This library is fully documented using doxygen which can be generated using

    doxygen Doxyfile

and then observed by opening documentation/html/index.html. This README contains the necessary information to get the program running (only tested on Linux).

  1. Make sure you have glib-2.0, graphviz and pkg-config installed and their respective C libraries. A quick check for this is that the command
    pkg-config --libs libgvc glib-2.0
    should not fail. Furthermore I expect you to have a standard POSIX system with all the standard libraries.
  2. Download the PCG Random number generators C implementation and extract it into the lib folder such that pcg-c is a subdirectory of lib (Note: Do not download the minimal version).
  3. Run ./configure && make in the pcg-c folder.
  4. Run ./configure && make in the main directory of this repository. If this fails make sure you have autotools installed.

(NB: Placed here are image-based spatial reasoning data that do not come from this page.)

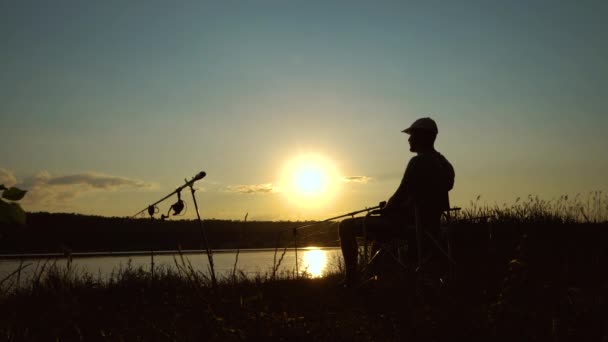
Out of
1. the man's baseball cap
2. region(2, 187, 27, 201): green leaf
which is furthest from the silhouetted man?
region(2, 187, 27, 201): green leaf

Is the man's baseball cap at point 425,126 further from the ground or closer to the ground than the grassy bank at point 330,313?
further from the ground

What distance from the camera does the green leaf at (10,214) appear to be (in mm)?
1444

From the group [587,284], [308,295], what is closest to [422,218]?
[308,295]

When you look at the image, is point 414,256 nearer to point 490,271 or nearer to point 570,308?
point 490,271

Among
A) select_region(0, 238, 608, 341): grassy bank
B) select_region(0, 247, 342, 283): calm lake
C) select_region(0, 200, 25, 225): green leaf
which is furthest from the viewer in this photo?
select_region(0, 247, 342, 283): calm lake

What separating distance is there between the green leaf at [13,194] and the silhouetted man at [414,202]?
4.70 metres

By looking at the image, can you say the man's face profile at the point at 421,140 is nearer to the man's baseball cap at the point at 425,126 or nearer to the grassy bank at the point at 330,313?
the man's baseball cap at the point at 425,126

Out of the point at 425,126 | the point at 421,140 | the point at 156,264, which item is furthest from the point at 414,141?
the point at 156,264

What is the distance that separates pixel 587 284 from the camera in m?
6.83

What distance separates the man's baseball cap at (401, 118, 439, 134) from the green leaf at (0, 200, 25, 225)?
5.20 meters

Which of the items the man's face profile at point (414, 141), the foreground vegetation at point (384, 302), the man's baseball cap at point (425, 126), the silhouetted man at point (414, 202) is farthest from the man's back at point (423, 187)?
the foreground vegetation at point (384, 302)

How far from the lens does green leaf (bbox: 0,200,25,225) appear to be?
144 centimetres

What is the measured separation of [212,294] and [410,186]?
3.63 metres

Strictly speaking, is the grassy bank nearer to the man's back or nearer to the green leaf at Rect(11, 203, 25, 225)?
the green leaf at Rect(11, 203, 25, 225)
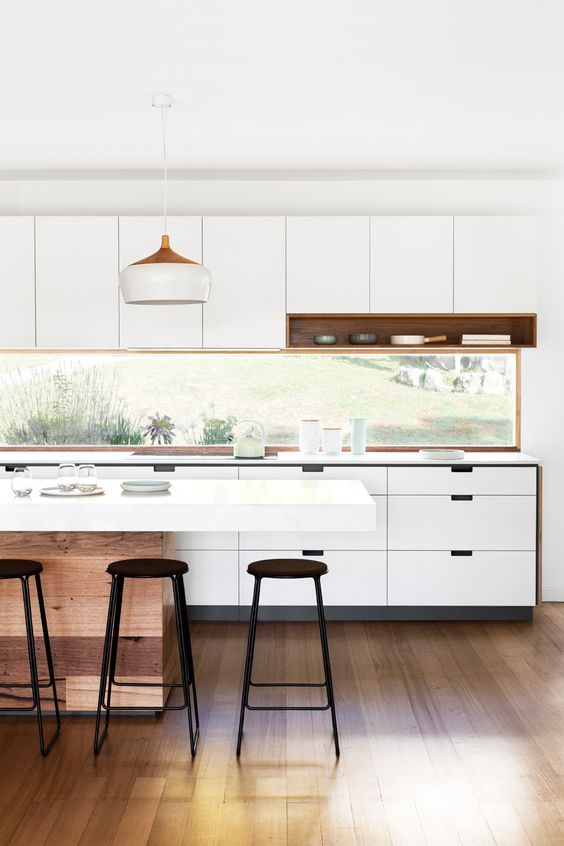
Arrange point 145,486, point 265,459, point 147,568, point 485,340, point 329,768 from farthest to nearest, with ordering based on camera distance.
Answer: point 485,340 → point 265,459 → point 145,486 → point 147,568 → point 329,768

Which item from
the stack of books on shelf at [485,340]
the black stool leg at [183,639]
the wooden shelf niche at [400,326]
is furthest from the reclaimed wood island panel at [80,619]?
the stack of books on shelf at [485,340]

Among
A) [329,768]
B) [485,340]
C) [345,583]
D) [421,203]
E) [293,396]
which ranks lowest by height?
[329,768]

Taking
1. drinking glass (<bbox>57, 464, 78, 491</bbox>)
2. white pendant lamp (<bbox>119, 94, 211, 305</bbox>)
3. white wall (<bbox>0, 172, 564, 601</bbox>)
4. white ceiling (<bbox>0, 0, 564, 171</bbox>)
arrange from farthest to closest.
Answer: white wall (<bbox>0, 172, 564, 601</bbox>) → drinking glass (<bbox>57, 464, 78, 491</bbox>) → white pendant lamp (<bbox>119, 94, 211, 305</bbox>) → white ceiling (<bbox>0, 0, 564, 171</bbox>)

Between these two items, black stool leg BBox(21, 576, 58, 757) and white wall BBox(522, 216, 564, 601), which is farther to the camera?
white wall BBox(522, 216, 564, 601)

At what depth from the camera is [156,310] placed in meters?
5.31

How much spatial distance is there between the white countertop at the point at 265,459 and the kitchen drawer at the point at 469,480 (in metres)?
0.05

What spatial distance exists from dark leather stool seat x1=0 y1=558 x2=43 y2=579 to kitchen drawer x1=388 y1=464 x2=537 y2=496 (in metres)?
2.37

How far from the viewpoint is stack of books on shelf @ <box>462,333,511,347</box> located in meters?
5.31

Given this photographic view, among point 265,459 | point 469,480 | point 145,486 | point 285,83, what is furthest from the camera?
point 265,459

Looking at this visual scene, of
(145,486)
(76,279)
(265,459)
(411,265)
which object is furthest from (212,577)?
(411,265)

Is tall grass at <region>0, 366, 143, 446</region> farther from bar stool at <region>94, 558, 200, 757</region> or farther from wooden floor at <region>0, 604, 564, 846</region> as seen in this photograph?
bar stool at <region>94, 558, 200, 757</region>

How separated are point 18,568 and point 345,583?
228 cm

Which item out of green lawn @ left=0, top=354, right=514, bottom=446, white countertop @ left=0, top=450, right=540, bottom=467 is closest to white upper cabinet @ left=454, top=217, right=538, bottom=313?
green lawn @ left=0, top=354, right=514, bottom=446

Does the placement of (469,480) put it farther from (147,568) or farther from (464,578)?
(147,568)
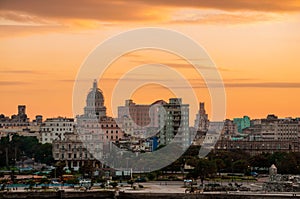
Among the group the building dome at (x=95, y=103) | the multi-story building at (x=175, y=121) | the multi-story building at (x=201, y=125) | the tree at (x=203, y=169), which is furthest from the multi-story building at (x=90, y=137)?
the tree at (x=203, y=169)

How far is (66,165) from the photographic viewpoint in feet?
237

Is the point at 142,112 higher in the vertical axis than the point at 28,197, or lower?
higher

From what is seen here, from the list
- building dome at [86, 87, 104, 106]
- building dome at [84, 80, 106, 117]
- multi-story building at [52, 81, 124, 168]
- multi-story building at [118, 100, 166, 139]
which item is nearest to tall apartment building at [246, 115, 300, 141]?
multi-story building at [118, 100, 166, 139]

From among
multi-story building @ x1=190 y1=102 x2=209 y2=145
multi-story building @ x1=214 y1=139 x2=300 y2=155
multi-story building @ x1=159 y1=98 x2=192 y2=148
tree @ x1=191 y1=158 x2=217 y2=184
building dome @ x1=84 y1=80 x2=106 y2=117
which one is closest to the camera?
tree @ x1=191 y1=158 x2=217 y2=184

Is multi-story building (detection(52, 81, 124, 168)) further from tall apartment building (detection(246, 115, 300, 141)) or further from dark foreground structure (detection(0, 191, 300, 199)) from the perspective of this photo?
tall apartment building (detection(246, 115, 300, 141))

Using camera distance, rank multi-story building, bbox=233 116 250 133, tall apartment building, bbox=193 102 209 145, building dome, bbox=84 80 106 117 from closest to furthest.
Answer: building dome, bbox=84 80 106 117, tall apartment building, bbox=193 102 209 145, multi-story building, bbox=233 116 250 133

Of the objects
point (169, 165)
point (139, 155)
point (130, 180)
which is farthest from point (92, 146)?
point (130, 180)

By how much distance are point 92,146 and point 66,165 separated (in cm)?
461

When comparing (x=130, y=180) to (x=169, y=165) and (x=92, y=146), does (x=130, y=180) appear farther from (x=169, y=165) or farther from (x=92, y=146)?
(x=92, y=146)

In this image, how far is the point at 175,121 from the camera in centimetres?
9119

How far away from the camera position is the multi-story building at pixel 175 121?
290 feet

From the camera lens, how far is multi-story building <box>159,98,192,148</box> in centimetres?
8838

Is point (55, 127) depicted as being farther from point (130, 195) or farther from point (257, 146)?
point (130, 195)

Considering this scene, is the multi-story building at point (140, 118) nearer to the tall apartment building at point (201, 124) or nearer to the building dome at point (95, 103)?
the building dome at point (95, 103)
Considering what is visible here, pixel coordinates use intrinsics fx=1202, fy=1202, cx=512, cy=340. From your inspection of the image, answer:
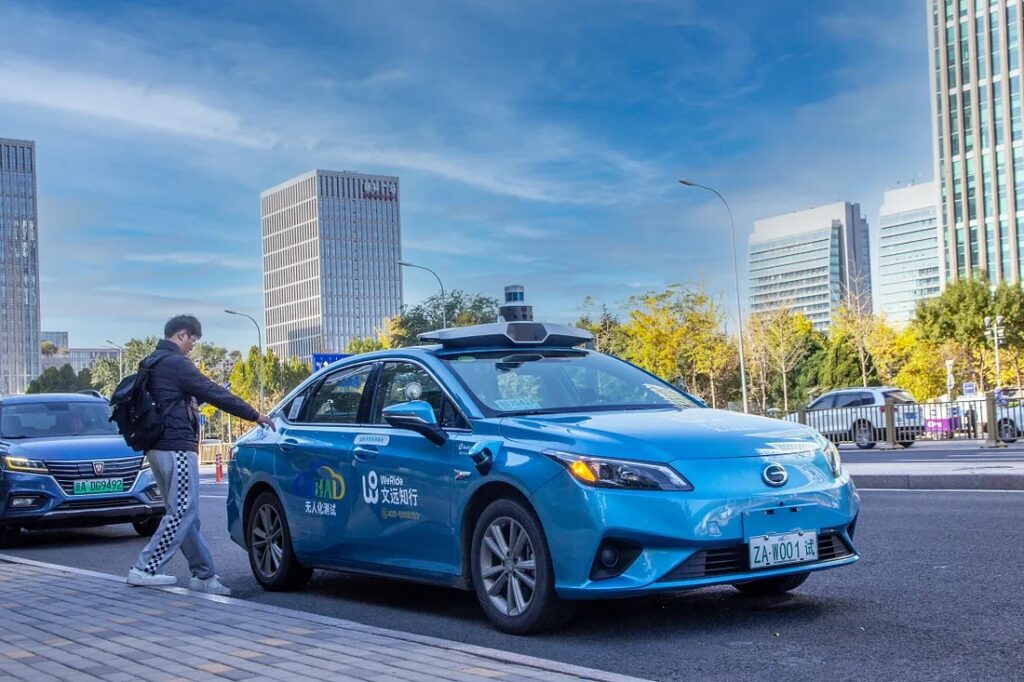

There should be a runnable glauber_dynamics in the main directory of this library now. To see how to run it run

./glauber_dynamics --help

As a quick reference the three main commands are If you wish to run the simulation and save the final state of the configuration in a png (final.png), then run

./glauber_dynamics -q

To have a comparison between the state after 10 iterations and the end of the simulation add the -i flag

./glauber_dynamics -qi

To save the video file of the configuration evolution using ffmpeg for example use that ./glauber_dynamics streams png files to stdout and hence you can pipe the output to ffmpeg directly and save it for example in the nut format as out.nut by writing

./glauber_dynamics | ffmpeg -i pipe: -vf fps=100 -y -f nut out.nut

If you additionally want to concurrently stream the evolution while simulating specify an additional output to ffmpeg which pipes its rendered video to stdout and can thus be piped into any regular video player, here mpv, as

./glauber_dynamics | ffmpeg -i pipe: -vf fps=100 -y -f nut pipe: -y -f nut out.nut| mpv -

Adapt the fps (frames per second) to your need. If you increase the frames per second you will have a shorter video but streaming it will be laggy as more frames have to be calculated for a second of output.